• **Brief 1**
According to the profile of Taraneh Fazeli, why did she leave her positions at New York arts institutions to become an independent curator? Answer in one to three sentences.
• **Brief 2**
In the profile of Taraneh Fazeli, what did she receive from The Andy Warhol Foundation in 2022?
• **Brief 3**
Continue the profile of Taraneh Fazeli from where it stops.

*** Text shown Section Begins ***

Taraneh Fazeli
Curator, Writer, Educator, Sick Time, Sleepy Time, Crip Time–a field guide
Taraneh Fazeli (she/they) is a chronically ill Iranian-American curator, writer, educator, and cultural organizer. Her work is rooted at the intersection of the disability, queer, and diasporic communities she calls home. She collaborates with artists and community groups to create exhibitions, publications, and programs supporting exchange across spaces – geographic, disciplinary, institutional, identity-based. She teaches at the City College of New York, lectures widely on ableism, time, accessibility, racial equity, and care, and has written for publications including Artforum, Art in America, Hyperallergic, and Flash Art. She received a 2022 Curatorial Research Fellowship from The Andy Warhol Foundation.
For ten years (2006–16), she worked at NYC-based arts institutions such as Artforum, e-flux, Triple Canopy, and The New Museum. After hitting a wall in her ability to effect change from these politically-engaged but rather rarified spaces, she became an independent curator supported by the residency circuit. She still believed in art’s potential to constitute reparative cultural rituals, interrogate forms of representation, and dream more-just ways of being together, but had lost perspective on how to deal with its duality – as a powerful site of emancipation that’s often complicit in structures that transmit inequality. Since then, by engaging beyond perceived US-coastal and international “centers,” she developed a nuanced understanding of how to work with diverse artists and communities, developed a practice that supports their self-determination and thriving, and found senses of belonging in the arts she never had. In early 2019, Taraneh was hired as the Artistic Director of No Longer Empty to lead creative projects on mental health, race, and disability during a three-year partnership between the Art Therapy department at Bellevue Hospital and the Men’s Shelter at the old hospital location shortly before the COVID-19 pandemic hit and the organization closed.

*** Text shown Section Ends ***
*** Recorded data Section Begins ***

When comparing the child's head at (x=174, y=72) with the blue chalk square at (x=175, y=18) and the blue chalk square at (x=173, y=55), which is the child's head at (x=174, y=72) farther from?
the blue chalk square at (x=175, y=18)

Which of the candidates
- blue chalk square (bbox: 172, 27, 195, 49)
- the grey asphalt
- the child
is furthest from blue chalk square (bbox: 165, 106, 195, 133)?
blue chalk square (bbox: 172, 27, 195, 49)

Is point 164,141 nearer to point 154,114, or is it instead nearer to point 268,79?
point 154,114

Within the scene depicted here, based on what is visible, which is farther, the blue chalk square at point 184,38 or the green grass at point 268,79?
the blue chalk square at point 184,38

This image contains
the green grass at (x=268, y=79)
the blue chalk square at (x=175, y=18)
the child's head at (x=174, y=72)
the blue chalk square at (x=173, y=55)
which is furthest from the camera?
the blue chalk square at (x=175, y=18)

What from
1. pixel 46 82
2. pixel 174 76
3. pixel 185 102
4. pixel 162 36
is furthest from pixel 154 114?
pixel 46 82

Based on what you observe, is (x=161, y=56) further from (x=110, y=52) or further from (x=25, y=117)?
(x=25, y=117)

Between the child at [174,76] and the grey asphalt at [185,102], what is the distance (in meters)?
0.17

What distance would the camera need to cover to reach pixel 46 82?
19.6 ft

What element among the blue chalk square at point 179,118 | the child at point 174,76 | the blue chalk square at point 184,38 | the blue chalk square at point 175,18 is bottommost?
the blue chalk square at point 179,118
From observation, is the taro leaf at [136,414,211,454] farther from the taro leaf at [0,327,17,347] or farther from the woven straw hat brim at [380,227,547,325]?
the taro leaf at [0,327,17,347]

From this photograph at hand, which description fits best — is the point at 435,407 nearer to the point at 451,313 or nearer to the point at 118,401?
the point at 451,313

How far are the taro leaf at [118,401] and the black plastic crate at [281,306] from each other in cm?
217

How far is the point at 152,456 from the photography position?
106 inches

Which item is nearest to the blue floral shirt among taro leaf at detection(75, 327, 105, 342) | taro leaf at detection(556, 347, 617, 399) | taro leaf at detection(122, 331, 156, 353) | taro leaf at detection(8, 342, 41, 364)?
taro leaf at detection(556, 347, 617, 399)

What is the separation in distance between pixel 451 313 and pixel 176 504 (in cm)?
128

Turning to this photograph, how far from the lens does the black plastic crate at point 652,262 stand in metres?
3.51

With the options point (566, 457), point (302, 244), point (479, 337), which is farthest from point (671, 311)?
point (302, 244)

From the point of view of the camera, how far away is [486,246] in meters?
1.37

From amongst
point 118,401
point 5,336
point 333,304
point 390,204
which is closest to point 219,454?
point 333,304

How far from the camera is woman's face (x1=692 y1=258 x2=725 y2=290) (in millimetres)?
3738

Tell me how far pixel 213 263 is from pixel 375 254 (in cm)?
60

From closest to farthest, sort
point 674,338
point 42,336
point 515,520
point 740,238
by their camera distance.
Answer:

*** Recorded data Section Ends ***

• **Answer 1**
She had hit a wall in her ability to effect change from those politically engaged but rather rarefied spaces. She still believed in art's potential, but had lost perspective on how to deal with its duality as a site of emancipation that is often complicit in structures that transmit inequality.

• **Answer 2**
A Curatorial Research Fellowship.

• **Answer 3**
Taraneh was formerly a co-director of Poetic Societies, a Detroit-based non-profit that uses arts and healing technologies to focus on transnational celebratory cultural events to help participants regain ancestral knowledge lost due to migration, forced displacement, processes of enslavement, or colonization. She works outside of organizations collectively around various concerns: she co-founded Relentless Bodies, a Detroit-based creative disability and healing justice collective; is a member of Healing by Choice!, a circle of Women and gender non-conforming People of Color Health and Healing Practitioners; was a 2021 Detroit Equity Action Lab (DEAL) racial equity fellow at Wayne State University Law School; advises on disability justice and accessibility committees for organizations such as Allied Media; is a member of Crip Fund, a group of disabled artists and activists who came together to practice mutual aid shortly before the pandemic hit; was a core member of Canaries, an art collective and support group of people with auto-immune and other chronic disorders; was a member of Working Artists in the Greater Economy (W.A.G.E.); and was a member of Pedagogy Group, a collective of socially-engaged art educators.
Taraneh also wants you to know that she also makes delicious Kuku-sabzi, gives epic studio visits, has Virgo organizing skills, takes most of her Zooms from bed while sick or on very long walks when not, and has a mean right hook.